Pakistan plane crash leaves grim task: Identifying victims from DNA

The bodies were pulled one by one from the ruins of damaged buildings and the smouldering wreckage of the Pakistan International Airlines plane that had crashed a day earlier into a crowded neighbourhood of Karachi: 97 of them by Saturday.

>> Zia ur-Rehman and Salman MasoodThe New York Times
Published : 23 May 2020, 07:21 PM
Updated : 23 May 2020, 07:21 PM

Many were charred beyond recognition, leaving families — some clutching pictures of their loved ones — to depend on DNA results from a laboratory to identify those they had lost. Most of the relatives had spent the night before at the Jinnah Postgraduate Medical Centre, the city’s largest government hospital, and on Saturday in hot weather at the crash site in the Model Colony neighbourhood, waiting for the grim word.

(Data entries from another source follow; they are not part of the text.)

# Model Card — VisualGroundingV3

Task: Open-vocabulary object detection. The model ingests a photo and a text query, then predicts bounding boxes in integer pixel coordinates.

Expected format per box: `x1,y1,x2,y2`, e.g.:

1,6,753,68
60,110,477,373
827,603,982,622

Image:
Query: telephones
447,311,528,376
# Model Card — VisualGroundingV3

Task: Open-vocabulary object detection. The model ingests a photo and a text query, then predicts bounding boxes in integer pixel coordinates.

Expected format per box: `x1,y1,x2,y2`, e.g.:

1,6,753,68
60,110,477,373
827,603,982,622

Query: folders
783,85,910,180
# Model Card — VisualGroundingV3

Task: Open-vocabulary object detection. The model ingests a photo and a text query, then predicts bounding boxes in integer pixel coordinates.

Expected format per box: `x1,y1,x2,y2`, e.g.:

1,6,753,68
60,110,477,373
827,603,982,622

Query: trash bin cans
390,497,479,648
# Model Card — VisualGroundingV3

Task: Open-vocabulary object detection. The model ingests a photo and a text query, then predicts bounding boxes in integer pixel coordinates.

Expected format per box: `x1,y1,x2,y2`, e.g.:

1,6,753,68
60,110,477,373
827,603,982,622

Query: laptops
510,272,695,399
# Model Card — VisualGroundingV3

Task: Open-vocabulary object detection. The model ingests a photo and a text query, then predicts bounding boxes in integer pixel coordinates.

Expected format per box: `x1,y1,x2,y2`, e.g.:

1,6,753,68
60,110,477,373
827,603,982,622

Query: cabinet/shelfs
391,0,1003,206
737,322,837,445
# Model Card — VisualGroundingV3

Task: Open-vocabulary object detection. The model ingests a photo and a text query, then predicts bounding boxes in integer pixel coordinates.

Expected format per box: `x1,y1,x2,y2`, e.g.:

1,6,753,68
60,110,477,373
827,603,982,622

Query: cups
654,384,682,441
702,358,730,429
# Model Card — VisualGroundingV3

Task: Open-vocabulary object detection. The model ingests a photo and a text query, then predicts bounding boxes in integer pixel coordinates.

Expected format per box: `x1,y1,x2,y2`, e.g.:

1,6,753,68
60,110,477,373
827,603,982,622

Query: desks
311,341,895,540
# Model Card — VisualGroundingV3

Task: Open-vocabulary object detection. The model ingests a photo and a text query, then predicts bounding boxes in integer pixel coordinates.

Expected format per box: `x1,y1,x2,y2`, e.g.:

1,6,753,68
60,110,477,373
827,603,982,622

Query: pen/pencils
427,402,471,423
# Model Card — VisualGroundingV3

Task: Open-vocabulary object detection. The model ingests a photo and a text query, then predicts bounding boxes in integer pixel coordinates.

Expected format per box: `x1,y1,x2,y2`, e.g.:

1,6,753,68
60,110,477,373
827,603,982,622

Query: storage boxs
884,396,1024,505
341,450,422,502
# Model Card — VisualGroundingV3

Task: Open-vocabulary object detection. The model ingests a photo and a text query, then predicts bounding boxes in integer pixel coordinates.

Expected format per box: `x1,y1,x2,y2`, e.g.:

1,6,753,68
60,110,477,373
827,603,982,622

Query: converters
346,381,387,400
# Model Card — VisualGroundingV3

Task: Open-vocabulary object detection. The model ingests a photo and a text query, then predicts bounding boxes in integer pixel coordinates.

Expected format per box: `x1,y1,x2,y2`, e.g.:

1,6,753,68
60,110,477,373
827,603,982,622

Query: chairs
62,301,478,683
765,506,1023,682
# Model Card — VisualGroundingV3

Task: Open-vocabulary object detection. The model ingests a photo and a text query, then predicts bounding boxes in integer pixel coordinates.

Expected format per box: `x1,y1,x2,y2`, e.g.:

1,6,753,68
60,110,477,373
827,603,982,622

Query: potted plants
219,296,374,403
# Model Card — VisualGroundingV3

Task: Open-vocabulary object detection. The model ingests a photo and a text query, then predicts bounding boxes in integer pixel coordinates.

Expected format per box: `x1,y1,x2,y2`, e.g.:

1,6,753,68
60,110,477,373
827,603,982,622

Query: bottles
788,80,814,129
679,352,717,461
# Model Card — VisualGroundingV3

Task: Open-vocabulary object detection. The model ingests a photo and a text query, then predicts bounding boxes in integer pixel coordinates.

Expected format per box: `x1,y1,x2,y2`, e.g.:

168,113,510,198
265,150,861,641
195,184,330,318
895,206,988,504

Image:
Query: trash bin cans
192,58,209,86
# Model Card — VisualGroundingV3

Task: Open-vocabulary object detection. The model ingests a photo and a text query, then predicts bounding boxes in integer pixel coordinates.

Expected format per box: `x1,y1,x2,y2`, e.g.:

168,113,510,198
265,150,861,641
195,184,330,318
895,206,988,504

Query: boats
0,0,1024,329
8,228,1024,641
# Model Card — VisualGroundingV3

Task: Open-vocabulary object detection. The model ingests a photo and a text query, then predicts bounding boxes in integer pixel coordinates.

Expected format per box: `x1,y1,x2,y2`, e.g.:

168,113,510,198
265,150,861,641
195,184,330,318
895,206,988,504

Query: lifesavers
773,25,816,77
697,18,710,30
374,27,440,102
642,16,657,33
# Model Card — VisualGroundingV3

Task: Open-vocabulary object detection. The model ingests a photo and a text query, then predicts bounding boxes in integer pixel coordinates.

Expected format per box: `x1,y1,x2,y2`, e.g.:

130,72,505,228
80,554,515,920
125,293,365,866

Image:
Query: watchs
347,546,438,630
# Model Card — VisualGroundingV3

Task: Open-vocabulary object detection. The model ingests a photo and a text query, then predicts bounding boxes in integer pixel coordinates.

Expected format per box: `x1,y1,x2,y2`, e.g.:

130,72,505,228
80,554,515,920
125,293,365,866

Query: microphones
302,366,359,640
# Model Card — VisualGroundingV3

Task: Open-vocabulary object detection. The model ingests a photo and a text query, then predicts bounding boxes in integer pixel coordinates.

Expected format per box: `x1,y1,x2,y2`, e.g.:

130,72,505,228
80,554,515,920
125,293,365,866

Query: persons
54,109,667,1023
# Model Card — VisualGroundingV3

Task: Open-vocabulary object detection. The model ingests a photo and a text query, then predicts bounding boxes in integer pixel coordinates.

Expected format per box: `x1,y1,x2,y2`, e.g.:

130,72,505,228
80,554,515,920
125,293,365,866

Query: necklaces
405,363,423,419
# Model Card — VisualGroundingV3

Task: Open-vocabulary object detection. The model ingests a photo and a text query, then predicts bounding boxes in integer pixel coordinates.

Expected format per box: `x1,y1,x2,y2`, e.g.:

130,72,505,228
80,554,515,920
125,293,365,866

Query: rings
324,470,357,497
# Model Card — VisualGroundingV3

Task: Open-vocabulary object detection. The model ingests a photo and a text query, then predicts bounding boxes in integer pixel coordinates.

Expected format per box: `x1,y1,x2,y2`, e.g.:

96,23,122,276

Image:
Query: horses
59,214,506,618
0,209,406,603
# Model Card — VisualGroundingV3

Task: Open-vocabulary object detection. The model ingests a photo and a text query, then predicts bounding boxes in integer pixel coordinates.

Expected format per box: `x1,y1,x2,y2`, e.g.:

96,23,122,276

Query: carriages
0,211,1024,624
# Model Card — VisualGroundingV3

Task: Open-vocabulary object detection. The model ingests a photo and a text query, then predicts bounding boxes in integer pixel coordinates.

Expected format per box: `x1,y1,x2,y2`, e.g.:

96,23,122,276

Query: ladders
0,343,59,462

To help with the identifications, DNA samples from relatives of 40 victims had been submitted at the forensic lab at the University of Karachi, officials said. Nineteen bodies were identified and handed over to the relatives after DNA tests and identification, according to health officials. And post-mortems were being carried out on the rest of the passengers of the plane, an Airbus A320 belonging to the national airline.

An airline spokesman said on Saturday that the flight data recorder and cockpit voice recorder had been recovered from the crash site, Reuters reported. “The black box had been found late yesterday, we are handing it over to the inquiry board,” a Pakistan International Airlines spokesman, Abdullah Khan, was quoted as saying.

The crash has cast a pall on the nation a day before Eid al-Fitr, the Muslim holiday marking the end of Ramadan, the holy month of fasting. The nation’s aviation industry has long had a troubled history of crashes. Most of the passengers, including top banking executives, a senior civil servant and military officials, had been returning to Karachi for Eid.

Pakistan Civil Aviation officials said 91 passengers and eight crew members had been on board Flight 8303 when it crashed Friday afternoon after departing from the eastern city of Lahore en route to the southern port city of Karachi. Two reportedly survived. The plane went down at 2:37pm a few miles from the airport.

Officials said on Saturday that there were no fatalities on the ground though the plane damaged 19 houses, setting two ablaze and burning them to the ground, in Model Colony, 3.2 kilometres from the Karachi airport.